◆ Source records ◆

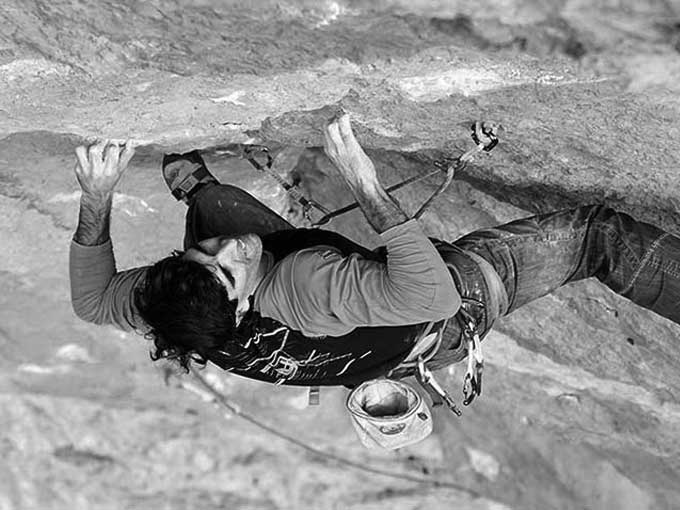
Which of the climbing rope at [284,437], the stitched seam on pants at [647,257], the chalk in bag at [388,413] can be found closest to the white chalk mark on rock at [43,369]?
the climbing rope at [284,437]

...

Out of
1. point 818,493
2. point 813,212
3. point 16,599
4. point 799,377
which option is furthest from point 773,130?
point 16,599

* * *

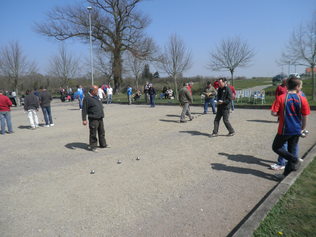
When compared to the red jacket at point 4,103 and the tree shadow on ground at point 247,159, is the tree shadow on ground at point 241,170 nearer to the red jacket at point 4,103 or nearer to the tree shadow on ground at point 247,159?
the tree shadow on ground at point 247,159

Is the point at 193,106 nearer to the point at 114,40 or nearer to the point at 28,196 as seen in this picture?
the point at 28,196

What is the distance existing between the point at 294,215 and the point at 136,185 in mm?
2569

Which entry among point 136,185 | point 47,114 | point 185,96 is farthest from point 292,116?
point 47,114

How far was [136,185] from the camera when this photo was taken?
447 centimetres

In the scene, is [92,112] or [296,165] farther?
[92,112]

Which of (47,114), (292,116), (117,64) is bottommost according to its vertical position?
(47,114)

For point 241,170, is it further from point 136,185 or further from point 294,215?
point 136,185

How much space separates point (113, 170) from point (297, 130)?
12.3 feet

◆ Problem requirements ◆
Please go through the material above and copy out in full every line containing the string "climbing". Matches must have the same case.

◆ Output for this exercise ◆
Which of the climbing rope at [284,437], the stitched seam on pants at [647,257], the chalk in bag at [388,413] can be found closest to the white chalk mark on rock at [43,369]?
the climbing rope at [284,437]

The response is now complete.